→ Work required: Return only this: the line with "How far from the camera is point" and all the lines that follow it below, through the final one, exactly as they are.

-------

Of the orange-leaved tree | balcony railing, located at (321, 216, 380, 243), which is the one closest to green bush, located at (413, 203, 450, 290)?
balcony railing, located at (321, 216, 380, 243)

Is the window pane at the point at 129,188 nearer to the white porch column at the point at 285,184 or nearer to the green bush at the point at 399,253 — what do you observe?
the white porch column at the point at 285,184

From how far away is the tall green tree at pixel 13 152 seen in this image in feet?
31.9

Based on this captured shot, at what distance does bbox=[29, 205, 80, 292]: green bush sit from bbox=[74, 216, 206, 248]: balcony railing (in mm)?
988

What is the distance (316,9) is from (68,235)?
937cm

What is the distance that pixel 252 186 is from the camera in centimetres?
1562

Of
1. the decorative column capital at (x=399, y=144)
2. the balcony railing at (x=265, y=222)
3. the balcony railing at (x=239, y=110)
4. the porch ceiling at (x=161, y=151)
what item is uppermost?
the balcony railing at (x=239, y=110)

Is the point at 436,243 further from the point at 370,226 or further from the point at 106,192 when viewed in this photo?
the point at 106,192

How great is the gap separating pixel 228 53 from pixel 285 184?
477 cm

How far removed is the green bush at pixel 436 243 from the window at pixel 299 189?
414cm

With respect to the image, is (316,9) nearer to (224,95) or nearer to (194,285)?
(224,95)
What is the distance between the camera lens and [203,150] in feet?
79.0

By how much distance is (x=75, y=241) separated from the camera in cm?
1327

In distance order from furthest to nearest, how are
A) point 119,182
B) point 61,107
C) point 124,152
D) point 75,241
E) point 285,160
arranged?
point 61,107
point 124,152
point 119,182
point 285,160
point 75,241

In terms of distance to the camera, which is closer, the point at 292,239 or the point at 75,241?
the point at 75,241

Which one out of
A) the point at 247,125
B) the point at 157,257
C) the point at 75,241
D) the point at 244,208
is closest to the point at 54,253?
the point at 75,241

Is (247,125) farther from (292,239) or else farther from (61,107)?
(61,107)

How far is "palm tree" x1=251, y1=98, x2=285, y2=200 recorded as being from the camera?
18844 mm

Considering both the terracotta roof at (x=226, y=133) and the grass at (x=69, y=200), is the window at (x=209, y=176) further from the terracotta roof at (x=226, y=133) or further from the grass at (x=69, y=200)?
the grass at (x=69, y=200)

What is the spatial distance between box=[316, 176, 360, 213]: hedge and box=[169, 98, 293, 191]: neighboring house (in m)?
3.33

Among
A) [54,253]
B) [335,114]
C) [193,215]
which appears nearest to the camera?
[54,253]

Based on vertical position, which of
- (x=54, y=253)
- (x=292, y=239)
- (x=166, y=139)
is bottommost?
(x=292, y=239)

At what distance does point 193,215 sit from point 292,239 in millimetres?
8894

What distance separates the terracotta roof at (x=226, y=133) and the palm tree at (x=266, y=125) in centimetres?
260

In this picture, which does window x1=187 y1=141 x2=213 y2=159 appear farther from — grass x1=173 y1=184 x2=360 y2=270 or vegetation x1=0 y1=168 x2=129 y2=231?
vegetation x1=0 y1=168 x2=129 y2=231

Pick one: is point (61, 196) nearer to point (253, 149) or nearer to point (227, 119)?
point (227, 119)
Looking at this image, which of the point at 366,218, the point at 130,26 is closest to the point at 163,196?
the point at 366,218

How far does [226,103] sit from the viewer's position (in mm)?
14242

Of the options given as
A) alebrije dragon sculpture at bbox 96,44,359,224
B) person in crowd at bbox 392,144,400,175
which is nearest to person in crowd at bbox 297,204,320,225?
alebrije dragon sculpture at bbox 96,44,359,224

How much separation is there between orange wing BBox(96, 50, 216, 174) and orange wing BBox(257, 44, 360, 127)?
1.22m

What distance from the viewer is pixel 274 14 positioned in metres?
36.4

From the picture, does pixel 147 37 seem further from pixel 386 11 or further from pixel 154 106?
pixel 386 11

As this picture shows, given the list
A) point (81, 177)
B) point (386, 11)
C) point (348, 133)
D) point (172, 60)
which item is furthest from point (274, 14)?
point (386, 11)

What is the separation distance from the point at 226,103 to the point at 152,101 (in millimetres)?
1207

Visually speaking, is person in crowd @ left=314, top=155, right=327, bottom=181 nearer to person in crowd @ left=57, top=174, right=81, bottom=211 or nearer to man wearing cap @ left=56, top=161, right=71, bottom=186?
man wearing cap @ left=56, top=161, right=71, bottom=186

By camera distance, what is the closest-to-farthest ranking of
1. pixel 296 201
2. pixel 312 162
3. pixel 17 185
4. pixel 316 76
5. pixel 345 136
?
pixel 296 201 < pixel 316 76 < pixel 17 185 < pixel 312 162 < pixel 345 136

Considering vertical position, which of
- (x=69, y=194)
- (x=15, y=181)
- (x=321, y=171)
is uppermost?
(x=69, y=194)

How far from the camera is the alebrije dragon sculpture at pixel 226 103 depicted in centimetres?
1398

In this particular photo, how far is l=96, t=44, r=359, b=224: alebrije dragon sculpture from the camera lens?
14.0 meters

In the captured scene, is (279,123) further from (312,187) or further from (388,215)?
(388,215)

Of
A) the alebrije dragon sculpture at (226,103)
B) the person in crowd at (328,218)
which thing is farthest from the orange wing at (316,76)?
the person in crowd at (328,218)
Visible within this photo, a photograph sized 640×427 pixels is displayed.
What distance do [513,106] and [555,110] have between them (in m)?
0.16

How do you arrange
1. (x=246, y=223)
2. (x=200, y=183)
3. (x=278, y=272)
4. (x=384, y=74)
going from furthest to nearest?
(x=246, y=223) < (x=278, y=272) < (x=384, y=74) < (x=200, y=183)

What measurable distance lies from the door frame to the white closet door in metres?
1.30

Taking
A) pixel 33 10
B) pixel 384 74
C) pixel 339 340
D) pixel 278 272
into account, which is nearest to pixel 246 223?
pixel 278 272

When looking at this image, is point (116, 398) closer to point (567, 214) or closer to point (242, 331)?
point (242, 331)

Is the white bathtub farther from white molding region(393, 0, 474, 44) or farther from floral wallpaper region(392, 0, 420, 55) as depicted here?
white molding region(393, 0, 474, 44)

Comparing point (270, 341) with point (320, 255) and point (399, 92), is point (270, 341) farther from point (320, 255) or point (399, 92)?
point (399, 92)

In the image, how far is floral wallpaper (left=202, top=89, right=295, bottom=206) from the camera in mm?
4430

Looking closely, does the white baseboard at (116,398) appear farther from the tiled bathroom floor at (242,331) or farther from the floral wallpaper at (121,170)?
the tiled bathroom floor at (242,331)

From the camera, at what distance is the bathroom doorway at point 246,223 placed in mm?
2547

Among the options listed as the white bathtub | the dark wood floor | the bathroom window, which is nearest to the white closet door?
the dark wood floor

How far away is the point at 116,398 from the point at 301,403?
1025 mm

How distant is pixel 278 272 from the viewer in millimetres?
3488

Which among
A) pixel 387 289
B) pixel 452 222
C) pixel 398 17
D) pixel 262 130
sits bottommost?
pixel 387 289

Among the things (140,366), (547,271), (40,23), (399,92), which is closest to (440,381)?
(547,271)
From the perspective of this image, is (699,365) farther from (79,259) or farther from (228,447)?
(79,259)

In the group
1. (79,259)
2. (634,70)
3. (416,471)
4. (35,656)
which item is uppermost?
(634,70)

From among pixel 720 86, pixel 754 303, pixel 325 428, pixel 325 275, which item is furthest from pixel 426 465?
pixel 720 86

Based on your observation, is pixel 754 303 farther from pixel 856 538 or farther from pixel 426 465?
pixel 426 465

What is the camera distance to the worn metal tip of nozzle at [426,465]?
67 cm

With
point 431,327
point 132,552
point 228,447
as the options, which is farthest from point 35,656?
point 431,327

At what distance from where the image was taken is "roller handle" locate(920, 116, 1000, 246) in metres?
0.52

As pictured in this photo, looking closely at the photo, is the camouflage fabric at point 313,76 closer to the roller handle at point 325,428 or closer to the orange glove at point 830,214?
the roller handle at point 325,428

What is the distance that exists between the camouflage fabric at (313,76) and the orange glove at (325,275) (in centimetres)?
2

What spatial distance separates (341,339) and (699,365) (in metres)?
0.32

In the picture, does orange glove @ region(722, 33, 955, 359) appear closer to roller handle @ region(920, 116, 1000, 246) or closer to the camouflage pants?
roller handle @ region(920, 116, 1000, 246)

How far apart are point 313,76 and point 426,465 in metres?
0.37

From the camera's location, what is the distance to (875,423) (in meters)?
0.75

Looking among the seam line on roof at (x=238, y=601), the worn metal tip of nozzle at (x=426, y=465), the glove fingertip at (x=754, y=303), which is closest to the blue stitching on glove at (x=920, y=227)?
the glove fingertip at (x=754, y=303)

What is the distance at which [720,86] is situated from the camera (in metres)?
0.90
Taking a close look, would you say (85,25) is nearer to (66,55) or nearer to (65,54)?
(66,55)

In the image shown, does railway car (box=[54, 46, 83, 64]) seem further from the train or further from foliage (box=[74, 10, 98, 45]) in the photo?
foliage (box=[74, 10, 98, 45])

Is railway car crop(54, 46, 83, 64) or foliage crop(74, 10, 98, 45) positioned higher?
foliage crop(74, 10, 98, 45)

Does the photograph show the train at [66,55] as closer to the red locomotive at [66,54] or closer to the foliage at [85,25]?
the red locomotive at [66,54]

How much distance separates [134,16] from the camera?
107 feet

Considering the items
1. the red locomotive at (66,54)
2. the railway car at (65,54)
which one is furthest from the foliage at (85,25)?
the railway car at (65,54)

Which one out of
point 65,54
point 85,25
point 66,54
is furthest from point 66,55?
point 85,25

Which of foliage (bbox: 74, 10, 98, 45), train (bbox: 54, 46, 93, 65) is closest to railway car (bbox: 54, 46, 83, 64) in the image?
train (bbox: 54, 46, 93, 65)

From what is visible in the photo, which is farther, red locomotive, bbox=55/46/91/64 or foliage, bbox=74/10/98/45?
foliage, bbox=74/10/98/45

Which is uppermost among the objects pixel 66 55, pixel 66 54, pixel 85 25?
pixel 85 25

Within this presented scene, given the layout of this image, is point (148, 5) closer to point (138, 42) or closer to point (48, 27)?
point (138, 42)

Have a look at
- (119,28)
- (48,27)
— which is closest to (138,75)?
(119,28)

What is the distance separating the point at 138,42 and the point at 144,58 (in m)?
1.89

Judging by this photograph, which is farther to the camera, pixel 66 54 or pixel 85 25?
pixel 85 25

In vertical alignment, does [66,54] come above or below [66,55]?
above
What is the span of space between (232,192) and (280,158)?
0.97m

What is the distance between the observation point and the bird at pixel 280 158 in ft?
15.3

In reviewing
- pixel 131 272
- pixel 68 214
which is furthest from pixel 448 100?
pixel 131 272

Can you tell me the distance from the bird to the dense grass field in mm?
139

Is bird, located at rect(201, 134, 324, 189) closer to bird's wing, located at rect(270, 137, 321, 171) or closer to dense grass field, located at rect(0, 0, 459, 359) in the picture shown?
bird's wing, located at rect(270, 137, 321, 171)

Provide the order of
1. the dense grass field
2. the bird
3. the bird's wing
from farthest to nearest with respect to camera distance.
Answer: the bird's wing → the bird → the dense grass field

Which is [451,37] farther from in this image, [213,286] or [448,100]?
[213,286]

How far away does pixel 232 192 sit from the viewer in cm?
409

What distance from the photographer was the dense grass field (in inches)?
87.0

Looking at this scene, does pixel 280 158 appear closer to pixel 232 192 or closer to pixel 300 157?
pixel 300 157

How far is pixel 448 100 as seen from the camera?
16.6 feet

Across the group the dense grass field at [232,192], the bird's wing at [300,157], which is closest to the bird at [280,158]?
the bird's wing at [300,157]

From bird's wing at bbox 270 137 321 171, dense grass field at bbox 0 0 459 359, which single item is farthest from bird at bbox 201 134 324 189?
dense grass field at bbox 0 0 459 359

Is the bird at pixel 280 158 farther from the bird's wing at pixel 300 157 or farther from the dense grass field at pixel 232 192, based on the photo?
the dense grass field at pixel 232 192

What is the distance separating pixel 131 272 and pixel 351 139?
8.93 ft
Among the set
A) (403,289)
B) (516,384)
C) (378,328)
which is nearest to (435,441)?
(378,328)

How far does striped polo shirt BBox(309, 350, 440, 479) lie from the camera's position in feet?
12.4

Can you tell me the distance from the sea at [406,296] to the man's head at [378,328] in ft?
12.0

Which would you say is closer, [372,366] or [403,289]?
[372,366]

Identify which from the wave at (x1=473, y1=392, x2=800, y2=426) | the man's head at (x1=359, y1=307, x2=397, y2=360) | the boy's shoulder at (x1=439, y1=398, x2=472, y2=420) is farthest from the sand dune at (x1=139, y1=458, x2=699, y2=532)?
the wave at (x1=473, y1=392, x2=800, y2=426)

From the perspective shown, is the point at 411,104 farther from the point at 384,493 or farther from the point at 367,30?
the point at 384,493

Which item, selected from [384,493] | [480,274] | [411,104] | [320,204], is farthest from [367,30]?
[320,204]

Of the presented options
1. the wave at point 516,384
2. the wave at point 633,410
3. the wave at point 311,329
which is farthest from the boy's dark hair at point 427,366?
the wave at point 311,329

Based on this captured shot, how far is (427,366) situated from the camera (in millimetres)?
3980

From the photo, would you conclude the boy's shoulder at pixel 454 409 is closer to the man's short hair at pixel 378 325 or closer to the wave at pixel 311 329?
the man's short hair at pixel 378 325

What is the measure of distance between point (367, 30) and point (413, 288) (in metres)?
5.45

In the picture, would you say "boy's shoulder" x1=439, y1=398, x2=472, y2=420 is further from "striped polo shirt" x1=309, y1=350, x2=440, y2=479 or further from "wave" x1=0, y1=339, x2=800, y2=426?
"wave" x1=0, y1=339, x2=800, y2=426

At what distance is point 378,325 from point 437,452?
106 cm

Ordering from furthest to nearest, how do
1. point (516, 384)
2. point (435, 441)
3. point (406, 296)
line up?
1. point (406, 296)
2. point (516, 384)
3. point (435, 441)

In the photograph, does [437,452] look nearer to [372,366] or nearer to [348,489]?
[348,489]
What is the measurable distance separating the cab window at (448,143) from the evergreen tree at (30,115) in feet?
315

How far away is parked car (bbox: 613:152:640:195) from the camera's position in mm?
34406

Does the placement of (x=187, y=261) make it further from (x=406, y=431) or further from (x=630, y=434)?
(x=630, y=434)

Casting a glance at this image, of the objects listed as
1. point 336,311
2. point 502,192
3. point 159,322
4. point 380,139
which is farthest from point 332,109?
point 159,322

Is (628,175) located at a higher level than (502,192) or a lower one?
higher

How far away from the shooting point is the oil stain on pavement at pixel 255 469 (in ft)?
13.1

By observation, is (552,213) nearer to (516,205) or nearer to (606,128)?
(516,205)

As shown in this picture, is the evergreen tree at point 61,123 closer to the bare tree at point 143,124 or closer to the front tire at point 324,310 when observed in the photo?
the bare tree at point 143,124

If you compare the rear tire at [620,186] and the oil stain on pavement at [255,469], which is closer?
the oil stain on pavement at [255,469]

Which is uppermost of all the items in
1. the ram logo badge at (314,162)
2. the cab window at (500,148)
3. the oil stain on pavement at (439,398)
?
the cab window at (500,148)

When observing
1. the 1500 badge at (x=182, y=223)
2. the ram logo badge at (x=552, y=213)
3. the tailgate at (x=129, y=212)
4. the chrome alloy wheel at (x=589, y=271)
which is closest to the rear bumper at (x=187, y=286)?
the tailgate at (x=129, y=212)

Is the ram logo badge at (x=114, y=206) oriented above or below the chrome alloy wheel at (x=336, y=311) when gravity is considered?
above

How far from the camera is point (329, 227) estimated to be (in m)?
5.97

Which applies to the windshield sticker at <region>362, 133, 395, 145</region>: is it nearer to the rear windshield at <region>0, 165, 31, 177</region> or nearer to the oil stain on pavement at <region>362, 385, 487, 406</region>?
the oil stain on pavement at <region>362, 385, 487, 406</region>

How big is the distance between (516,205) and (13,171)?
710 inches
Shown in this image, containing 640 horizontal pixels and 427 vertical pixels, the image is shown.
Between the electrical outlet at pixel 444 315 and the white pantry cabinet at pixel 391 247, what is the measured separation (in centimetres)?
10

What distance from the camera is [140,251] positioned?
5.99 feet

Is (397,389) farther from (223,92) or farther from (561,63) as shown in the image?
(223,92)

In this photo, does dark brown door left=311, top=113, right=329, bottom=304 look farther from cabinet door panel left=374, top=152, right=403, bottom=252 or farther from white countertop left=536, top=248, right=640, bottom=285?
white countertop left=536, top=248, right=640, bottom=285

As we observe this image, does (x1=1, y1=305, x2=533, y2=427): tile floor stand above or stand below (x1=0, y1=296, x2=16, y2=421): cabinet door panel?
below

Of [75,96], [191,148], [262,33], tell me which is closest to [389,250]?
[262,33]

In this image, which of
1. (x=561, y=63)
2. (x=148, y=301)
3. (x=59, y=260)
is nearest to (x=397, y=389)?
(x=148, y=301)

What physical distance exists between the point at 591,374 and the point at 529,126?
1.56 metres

-------

→ Response:
How far from the camera is point (329, 227) estimated to be (in m)?
5.97

Which applies to the windshield sticker at <region>362, 133, 395, 145</region>: is it nearer to the rear windshield at <region>0, 165, 31, 177</region> or nearer to the oil stain on pavement at <region>362, 385, 487, 406</region>?
the oil stain on pavement at <region>362, 385, 487, 406</region>

How big is the distance between (516,205) and (13,171)?
710 inches
Shown in this image, containing 640 horizontal pixels and 427 vertical pixels, the image is shown.
Between the electrical outlet at pixel 444 315 and the white pantry cabinet at pixel 391 247, what is the measured separation (in centimetres)?
10

What distance from the camera is [140,251] positioned?
5.99 feet

Is (397,389) farther from (223,92) or farther from (561,63) as shown in the image?
(223,92)

In this photo, does dark brown door left=311, top=113, right=329, bottom=304 look farther from cabinet door panel left=374, top=152, right=403, bottom=252 or farther from white countertop left=536, top=248, right=640, bottom=285?
white countertop left=536, top=248, right=640, bottom=285

As we observe this image, does (x1=1, y1=305, x2=533, y2=427): tile floor stand above or stand below (x1=0, y1=296, x2=16, y2=421): cabinet door panel?
below

Of [75,96], [191,148], [262,33], tell me which is closest to [389,250]?
[262,33]

In this image, which of
1. (x=561, y=63)
2. (x=148, y=301)
3. (x=59, y=260)
is nearest to (x=397, y=389)?
(x=148, y=301)

What physical distance exists between the point at 591,374 and the point at 529,126?
1.56 metres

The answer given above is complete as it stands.